- Input data:
________________________________________
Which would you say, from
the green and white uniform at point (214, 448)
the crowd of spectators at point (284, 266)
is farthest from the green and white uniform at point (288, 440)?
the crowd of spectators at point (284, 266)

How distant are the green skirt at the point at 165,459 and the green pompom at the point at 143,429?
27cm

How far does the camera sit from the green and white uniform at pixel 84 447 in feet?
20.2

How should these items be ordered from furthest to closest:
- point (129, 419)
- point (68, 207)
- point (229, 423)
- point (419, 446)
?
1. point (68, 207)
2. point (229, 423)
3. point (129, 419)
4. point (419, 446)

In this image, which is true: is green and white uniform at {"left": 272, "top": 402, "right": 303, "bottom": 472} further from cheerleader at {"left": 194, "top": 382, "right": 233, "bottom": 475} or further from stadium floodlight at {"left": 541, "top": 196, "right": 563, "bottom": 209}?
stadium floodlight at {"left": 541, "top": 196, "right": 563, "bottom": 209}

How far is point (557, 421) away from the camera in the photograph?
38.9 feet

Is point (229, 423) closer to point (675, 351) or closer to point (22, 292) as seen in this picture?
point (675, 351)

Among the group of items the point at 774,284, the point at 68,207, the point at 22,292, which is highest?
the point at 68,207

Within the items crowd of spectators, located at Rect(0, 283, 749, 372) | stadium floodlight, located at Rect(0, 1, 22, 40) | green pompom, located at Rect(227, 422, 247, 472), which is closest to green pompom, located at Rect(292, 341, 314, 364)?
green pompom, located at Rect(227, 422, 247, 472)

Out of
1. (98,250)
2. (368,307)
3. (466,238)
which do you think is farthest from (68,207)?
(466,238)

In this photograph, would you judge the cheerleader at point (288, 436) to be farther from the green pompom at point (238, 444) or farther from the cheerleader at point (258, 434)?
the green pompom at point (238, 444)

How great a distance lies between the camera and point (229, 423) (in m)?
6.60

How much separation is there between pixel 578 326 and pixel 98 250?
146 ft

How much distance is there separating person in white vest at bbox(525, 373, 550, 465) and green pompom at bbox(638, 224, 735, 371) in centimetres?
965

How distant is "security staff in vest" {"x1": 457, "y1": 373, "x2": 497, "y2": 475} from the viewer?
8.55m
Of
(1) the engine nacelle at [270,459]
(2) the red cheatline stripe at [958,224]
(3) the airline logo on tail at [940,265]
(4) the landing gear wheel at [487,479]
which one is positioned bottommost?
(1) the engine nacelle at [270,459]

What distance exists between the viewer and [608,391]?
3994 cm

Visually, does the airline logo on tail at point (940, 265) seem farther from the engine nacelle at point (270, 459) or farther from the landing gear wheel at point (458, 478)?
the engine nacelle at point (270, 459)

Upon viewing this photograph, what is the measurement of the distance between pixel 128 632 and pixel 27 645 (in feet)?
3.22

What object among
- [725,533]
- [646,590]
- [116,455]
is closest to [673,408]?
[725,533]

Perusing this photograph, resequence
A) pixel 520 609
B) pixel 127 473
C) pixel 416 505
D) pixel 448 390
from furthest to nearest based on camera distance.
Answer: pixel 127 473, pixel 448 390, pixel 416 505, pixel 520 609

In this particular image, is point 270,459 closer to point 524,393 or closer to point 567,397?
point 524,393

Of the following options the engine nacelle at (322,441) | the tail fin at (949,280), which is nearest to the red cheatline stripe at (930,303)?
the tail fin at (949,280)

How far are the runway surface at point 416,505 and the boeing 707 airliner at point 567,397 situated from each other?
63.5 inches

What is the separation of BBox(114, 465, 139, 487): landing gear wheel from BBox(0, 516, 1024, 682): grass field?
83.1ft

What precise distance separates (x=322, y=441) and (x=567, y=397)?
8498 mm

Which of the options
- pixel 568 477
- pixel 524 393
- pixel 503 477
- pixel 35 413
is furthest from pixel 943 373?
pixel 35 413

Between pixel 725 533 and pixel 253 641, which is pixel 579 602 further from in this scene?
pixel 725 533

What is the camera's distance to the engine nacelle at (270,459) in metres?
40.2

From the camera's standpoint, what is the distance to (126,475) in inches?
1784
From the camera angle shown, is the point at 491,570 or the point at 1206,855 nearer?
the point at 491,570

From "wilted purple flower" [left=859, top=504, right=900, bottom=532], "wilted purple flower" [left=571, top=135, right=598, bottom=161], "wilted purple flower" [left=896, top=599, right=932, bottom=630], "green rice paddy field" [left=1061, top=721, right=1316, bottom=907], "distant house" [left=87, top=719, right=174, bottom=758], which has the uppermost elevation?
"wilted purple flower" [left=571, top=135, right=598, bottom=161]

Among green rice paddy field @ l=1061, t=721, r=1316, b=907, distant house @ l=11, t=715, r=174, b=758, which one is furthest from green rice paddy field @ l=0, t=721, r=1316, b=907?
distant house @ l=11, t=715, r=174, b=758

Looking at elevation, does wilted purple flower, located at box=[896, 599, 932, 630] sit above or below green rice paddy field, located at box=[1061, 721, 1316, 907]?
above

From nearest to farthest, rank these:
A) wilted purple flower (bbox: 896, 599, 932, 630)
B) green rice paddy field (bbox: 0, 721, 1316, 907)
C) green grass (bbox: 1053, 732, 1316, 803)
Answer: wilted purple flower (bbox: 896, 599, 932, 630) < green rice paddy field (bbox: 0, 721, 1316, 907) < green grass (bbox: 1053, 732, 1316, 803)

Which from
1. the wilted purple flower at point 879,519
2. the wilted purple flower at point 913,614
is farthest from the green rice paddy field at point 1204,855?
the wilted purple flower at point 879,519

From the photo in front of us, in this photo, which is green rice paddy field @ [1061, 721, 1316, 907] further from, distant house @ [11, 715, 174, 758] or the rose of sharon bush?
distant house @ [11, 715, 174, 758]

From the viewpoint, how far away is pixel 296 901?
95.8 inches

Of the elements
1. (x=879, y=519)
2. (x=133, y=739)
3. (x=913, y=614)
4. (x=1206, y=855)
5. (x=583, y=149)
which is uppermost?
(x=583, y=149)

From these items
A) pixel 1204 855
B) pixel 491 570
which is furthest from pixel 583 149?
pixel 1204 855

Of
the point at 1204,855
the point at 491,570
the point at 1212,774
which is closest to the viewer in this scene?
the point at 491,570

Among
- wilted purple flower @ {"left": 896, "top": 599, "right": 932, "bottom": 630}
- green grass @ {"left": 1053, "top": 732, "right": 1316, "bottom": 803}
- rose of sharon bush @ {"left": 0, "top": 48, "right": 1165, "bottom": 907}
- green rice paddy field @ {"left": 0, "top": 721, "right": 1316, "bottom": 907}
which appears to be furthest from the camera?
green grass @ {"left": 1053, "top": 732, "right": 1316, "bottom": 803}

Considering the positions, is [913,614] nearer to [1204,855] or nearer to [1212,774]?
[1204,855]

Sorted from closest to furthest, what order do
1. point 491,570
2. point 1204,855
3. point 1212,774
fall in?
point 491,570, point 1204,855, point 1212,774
________________________________________
- Task prompt: Retype all of the records above without changing anything in them.

- Written response:
Which would you say, from
the green and white uniform at point (214, 448)
the crowd of spectators at point (284, 266)
is farthest from the green and white uniform at point (288, 440)?
the crowd of spectators at point (284, 266)

How distant are the green skirt at the point at 165,459 and the green pompom at the point at 143,429?
27cm

How far does the camera sit from the green and white uniform at pixel 84 447 in feet?
20.2

How should these items be ordered from furthest to closest:
- point (129, 419)
- point (68, 207)
- point (229, 423)
- point (419, 446)
?
1. point (68, 207)
2. point (229, 423)
3. point (129, 419)
4. point (419, 446)

In this image, which is true: is green and white uniform at {"left": 272, "top": 402, "right": 303, "bottom": 472} further from cheerleader at {"left": 194, "top": 382, "right": 233, "bottom": 475} or further from stadium floodlight at {"left": 541, "top": 196, "right": 563, "bottom": 209}?
stadium floodlight at {"left": 541, "top": 196, "right": 563, "bottom": 209}

How far is point (557, 421) away from the camera in the photograph?
38.9 feet

Is point (229, 423) closer to point (675, 351) or closer to point (22, 292) as seen in this picture?
point (675, 351)

Among the group of items the point at 774,284, the point at 68,207, the point at 22,292, which is highest?
the point at 68,207

Within the items crowd of spectators, located at Rect(0, 283, 749, 372) | stadium floodlight, located at Rect(0, 1, 22, 40) | green pompom, located at Rect(227, 422, 247, 472), which is closest to green pompom, located at Rect(292, 341, 314, 364)?
green pompom, located at Rect(227, 422, 247, 472)

Out of
1. (98,250)
2. (368,307)
3. (466,238)
which do you think is farthest from (68,207)?
(466,238)

In this photograph, would you judge the cheerleader at point (288, 436) to be farther from the green pompom at point (238, 444) or farther from the cheerleader at point (258, 434)?
the green pompom at point (238, 444)

How great a distance lies between the camera and point (229, 423) (in m)?
6.60

How much separation is there between pixel 578 326 and pixel 98 250?
146 ft

How much distance is there separating person in white vest at bbox(525, 373, 550, 465) and green pompom at bbox(638, 224, 735, 371) in centimetres?
965

How distant is "security staff in vest" {"x1": 457, "y1": 373, "x2": 497, "y2": 475} from the viewer?
8.55m
Of
(1) the engine nacelle at [270,459]
(2) the red cheatline stripe at [958,224]
(3) the airline logo on tail at [940,265]
(4) the landing gear wheel at [487,479]
which one is positioned bottommost?
(1) the engine nacelle at [270,459]

What distance exists between the viewer and [608,391]?
3994 cm

Visually, does the airline logo on tail at point (940, 265) seem farther from the engine nacelle at point (270, 459) or farther from the landing gear wheel at point (458, 478)?
the engine nacelle at point (270, 459)

Upon viewing this photograph, what is the measurement of the distance between pixel 128 632 and pixel 27 645 (in feet)?
3.22

What object among
- [725,533]
- [646,590]
- [116,455]
is closest to [673,408]?
[725,533]

Perusing this photograph, resequence
A) pixel 520 609
B) pixel 127 473
C) pixel 416 505
D) pixel 448 390
from furthest to nearest based on camera distance.
Answer: pixel 127 473, pixel 448 390, pixel 416 505, pixel 520 609

In this particular image, is point 270,459 closer to point 524,393 or closer to point 567,397?
point 524,393

Of the following options the engine nacelle at (322,441) | the tail fin at (949,280), which is nearest to the red cheatline stripe at (930,303)?
the tail fin at (949,280)

How far are the runway surface at point 416,505 and the boeing 707 airliner at point 567,397 situated from each other?
63.5 inches

What is the separation of BBox(114, 465, 139, 487): landing gear wheel from BBox(0, 516, 1024, 682): grass field?
83.1ft

What precise distance separates (x=322, y=441) and (x=567, y=397)?
8498 mm

Which of the options
- pixel 568 477
- pixel 524 393
- pixel 503 477
- pixel 35 413
is furthest from pixel 943 373?
pixel 35 413

Between pixel 725 533 and pixel 253 641, which is pixel 579 602 further from in this scene?
pixel 725 533

What is the camera's distance to the engine nacelle at (270,459) in metres?
40.2

From the camera's standpoint, what is the distance to (126,475) in inches?
1784
From the camera angle shown, is the point at 491,570 or the point at 1206,855 nearer?
the point at 491,570

From "wilted purple flower" [left=859, top=504, right=900, bottom=532], "wilted purple flower" [left=571, top=135, right=598, bottom=161], "wilted purple flower" [left=896, top=599, right=932, bottom=630], "green rice paddy field" [left=1061, top=721, right=1316, bottom=907], "distant house" [left=87, top=719, right=174, bottom=758], which has the uppermost elevation?
"wilted purple flower" [left=571, top=135, right=598, bottom=161]

Among green rice paddy field @ l=1061, t=721, r=1316, b=907, distant house @ l=11, t=715, r=174, b=758, which one is furthest from green rice paddy field @ l=0, t=721, r=1316, b=907?
distant house @ l=11, t=715, r=174, b=758

Looking at elevation, does wilted purple flower, located at box=[896, 599, 932, 630] sit above or below green rice paddy field, located at box=[1061, 721, 1316, 907]?
above

From nearest to farthest, rank these:
A) wilted purple flower (bbox: 896, 599, 932, 630)
B) green rice paddy field (bbox: 0, 721, 1316, 907)
C) green grass (bbox: 1053, 732, 1316, 803)
Answer: wilted purple flower (bbox: 896, 599, 932, 630) < green rice paddy field (bbox: 0, 721, 1316, 907) < green grass (bbox: 1053, 732, 1316, 803)

Which from
1. the wilted purple flower at point 879,519
2. the wilted purple flower at point 913,614
is farthest from the green rice paddy field at point 1204,855?
the wilted purple flower at point 879,519

From the photo in front of us, in this photo, which is green rice paddy field @ [1061, 721, 1316, 907] further from, distant house @ [11, 715, 174, 758] or the rose of sharon bush?
distant house @ [11, 715, 174, 758]

From the viewpoint, how far away is pixel 296 901?
95.8 inches

Of the elements
1. (x=879, y=519)
2. (x=133, y=739)
3. (x=913, y=614)
4. (x=1206, y=855)
5. (x=583, y=149)
which is uppermost?
(x=583, y=149)

From these items
A) pixel 1204 855
B) pixel 491 570
which is furthest from pixel 583 149?
pixel 1204 855

Of
the point at 1204,855
the point at 491,570
the point at 1212,774
which is closest to the viewer in this scene?
the point at 491,570

Among
- wilted purple flower @ {"left": 896, "top": 599, "right": 932, "bottom": 630}
- green grass @ {"left": 1053, "top": 732, "right": 1316, "bottom": 803}
- rose of sharon bush @ {"left": 0, "top": 48, "right": 1165, "bottom": 907}
- green rice paddy field @ {"left": 0, "top": 721, "right": 1316, "bottom": 907}
which appears to be furthest from the camera?
green grass @ {"left": 1053, "top": 732, "right": 1316, "bottom": 803}

Considering the positions, is [913,614] nearer to [1204,855] or nearer to [1212,774]?
[1204,855]

Sorted from closest to furthest, what order do
1. point 491,570
2. point 1204,855
3. point 1212,774
fall in?
point 491,570, point 1204,855, point 1212,774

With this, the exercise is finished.